Distribution of some sublineages
This paper also expands a bit our knowledge of the distribution of the most common (and best studied) sublineages under R1b1a2a1 (fig. 3):
|(a) R1b1a1a1a (S21), (b) R1b1a1a1b4 (S145), (c) R1b1a1a1b3 (S28)
It must be said here that the major known sublineages of R1b1a1a1b (P312/S116) are as follow (update: corrected Mar 15 2012):
- R1b1a2a1a1b2 (Z196) ··> most basally diverse among Basques and Gascons but also common among Catalans and other East Iberians and found as well among “French”, Bavarians and (it seems now) some Scandinavians (see comments)
- R1b1a2a1a1b3 (S28/U152) ··> see map (c) above
- R1b1a2a1a1b4 (L21/M529/S145, L459) ··> see map (b) above
In addition most R1b1a1a1b* (not yet classified as any sublineage) exists in SW Europe: in France and Iberia, where often makes up the majority of the Y-DNA pool.

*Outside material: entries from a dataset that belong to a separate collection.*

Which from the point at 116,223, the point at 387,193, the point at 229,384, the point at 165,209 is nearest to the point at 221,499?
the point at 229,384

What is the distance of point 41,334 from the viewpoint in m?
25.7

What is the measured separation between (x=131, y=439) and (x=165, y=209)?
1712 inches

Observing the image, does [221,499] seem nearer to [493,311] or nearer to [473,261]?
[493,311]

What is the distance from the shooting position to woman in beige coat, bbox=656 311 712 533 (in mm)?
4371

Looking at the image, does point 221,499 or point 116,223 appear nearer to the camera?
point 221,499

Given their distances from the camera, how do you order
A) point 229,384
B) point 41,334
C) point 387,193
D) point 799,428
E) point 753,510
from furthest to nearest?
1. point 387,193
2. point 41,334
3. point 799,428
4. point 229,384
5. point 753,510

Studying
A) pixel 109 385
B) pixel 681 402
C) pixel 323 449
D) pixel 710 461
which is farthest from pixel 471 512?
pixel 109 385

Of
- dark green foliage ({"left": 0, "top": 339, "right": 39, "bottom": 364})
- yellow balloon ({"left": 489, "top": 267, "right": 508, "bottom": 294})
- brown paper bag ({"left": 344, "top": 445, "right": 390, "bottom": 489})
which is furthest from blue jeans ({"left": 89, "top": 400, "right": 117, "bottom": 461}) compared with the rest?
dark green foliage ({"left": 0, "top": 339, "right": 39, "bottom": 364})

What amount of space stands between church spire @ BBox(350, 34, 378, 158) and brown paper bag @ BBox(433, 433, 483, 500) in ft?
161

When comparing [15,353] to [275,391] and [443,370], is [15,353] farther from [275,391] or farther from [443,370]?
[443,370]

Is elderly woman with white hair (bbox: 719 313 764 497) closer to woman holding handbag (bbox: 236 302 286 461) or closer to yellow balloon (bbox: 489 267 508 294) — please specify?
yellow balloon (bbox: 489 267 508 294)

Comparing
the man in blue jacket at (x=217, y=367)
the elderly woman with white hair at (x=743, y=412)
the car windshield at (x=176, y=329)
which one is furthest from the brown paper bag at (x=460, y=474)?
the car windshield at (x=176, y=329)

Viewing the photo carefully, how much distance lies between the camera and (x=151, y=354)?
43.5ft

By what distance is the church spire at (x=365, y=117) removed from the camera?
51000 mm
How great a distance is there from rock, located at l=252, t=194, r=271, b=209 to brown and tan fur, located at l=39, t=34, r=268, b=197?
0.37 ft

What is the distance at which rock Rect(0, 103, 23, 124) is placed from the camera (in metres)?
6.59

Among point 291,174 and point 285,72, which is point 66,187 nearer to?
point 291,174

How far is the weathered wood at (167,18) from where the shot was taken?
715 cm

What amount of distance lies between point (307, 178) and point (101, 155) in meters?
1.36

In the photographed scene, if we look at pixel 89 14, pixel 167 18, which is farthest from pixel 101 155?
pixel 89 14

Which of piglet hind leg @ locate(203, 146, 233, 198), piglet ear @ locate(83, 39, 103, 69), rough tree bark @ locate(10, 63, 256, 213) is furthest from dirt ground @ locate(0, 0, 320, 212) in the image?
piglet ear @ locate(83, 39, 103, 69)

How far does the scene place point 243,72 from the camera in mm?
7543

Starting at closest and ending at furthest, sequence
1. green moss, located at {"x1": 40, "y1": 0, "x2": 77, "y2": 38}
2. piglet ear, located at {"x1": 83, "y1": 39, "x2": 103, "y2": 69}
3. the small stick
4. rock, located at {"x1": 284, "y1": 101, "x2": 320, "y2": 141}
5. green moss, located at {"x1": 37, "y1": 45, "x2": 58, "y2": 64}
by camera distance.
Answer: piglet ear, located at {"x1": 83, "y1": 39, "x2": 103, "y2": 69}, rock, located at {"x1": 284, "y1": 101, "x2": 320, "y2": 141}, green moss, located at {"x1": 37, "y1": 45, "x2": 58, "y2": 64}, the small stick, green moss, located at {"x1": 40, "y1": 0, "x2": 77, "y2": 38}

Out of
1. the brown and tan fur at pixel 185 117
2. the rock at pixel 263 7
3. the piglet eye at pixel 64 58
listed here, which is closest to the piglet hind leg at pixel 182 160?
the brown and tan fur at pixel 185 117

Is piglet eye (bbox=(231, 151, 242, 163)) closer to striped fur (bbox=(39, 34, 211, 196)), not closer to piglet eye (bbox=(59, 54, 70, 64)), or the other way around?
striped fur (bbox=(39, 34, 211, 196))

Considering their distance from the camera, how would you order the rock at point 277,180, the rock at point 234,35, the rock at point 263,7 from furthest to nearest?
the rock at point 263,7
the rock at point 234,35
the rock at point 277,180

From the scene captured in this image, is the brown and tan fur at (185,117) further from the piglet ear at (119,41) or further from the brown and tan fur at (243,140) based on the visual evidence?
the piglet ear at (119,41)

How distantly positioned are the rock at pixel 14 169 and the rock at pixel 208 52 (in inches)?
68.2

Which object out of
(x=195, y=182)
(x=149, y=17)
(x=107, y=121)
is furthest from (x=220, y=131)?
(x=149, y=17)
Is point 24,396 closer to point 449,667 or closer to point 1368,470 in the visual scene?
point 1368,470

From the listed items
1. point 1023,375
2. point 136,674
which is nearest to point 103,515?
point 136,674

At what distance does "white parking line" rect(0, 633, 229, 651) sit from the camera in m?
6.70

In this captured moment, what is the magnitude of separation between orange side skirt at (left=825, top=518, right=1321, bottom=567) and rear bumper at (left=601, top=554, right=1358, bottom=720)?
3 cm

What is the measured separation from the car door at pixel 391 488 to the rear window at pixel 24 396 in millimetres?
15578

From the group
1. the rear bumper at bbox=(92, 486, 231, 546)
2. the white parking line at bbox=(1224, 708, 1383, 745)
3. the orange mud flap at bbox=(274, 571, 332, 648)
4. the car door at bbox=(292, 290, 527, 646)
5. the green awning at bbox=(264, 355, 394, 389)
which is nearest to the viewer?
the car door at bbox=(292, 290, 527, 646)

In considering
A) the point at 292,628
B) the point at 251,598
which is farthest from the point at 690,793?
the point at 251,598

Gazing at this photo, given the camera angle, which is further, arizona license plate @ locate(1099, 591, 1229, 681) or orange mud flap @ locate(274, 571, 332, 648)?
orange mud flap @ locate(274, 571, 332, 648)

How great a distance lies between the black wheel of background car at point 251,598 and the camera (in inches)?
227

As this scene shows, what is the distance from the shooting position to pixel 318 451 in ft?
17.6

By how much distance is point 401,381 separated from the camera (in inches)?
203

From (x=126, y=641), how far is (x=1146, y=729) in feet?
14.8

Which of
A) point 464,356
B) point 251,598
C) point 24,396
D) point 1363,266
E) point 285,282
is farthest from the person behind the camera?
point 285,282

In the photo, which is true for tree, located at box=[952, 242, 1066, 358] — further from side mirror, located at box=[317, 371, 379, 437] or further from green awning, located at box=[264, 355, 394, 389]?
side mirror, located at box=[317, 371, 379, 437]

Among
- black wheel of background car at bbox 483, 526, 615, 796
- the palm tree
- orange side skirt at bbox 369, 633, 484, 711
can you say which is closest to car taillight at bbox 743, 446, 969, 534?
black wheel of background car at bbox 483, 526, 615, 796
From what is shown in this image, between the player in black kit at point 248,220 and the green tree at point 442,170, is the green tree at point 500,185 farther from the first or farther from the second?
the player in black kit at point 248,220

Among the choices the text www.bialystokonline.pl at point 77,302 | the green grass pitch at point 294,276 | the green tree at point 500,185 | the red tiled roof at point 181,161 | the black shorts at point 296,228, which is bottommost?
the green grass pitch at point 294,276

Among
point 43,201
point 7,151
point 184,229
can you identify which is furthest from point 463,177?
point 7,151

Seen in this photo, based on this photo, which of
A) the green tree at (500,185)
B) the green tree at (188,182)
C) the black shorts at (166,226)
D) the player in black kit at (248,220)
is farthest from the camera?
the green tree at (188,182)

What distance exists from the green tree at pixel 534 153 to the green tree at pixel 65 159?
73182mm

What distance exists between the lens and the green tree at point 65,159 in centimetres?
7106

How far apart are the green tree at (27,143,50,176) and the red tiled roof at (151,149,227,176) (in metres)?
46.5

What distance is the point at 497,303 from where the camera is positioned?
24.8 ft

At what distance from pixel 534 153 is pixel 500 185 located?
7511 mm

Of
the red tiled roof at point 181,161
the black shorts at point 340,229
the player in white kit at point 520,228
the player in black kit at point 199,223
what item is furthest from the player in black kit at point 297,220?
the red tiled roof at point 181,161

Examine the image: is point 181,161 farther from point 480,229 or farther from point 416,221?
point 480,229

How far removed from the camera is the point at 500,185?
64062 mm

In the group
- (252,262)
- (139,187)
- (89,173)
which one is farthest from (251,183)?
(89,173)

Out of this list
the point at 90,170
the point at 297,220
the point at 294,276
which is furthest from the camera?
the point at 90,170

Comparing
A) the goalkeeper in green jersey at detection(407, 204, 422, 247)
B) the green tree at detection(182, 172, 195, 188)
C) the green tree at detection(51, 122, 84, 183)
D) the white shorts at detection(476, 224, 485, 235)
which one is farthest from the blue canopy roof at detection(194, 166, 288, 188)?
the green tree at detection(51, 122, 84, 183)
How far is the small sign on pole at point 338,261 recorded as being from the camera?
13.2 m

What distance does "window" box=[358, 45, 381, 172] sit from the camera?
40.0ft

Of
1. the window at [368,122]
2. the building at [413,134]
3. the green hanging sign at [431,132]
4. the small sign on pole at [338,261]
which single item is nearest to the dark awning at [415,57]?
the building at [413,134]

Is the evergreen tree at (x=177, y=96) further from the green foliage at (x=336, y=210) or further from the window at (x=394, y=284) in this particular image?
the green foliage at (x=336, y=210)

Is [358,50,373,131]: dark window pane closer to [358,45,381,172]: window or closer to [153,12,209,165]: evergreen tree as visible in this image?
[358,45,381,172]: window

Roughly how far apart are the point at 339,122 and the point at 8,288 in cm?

I have therefore argued that this lineage probably coalesced within the Franco-Cantabrian region, around which all sublineages fan out. However it is admittedly hard to explain the penetration into North Italy – but I cannot think of any better explanation because neither Italy nor Central Europe seem to host enough basal diversity to be considered potential homelands for R1b1a2a1a1b.
I have also argued that the “brother” haplogroup R1b1a2a1a (M405/S21/U106), shown in map (a) above, may be related to the somewhat distinct Hamburgian-Ahresnburgian
-Maglemösean techno-cultural complex of Northern Europe. The people of this cultural group surely saw their expansion favored by the end of the Ice Age.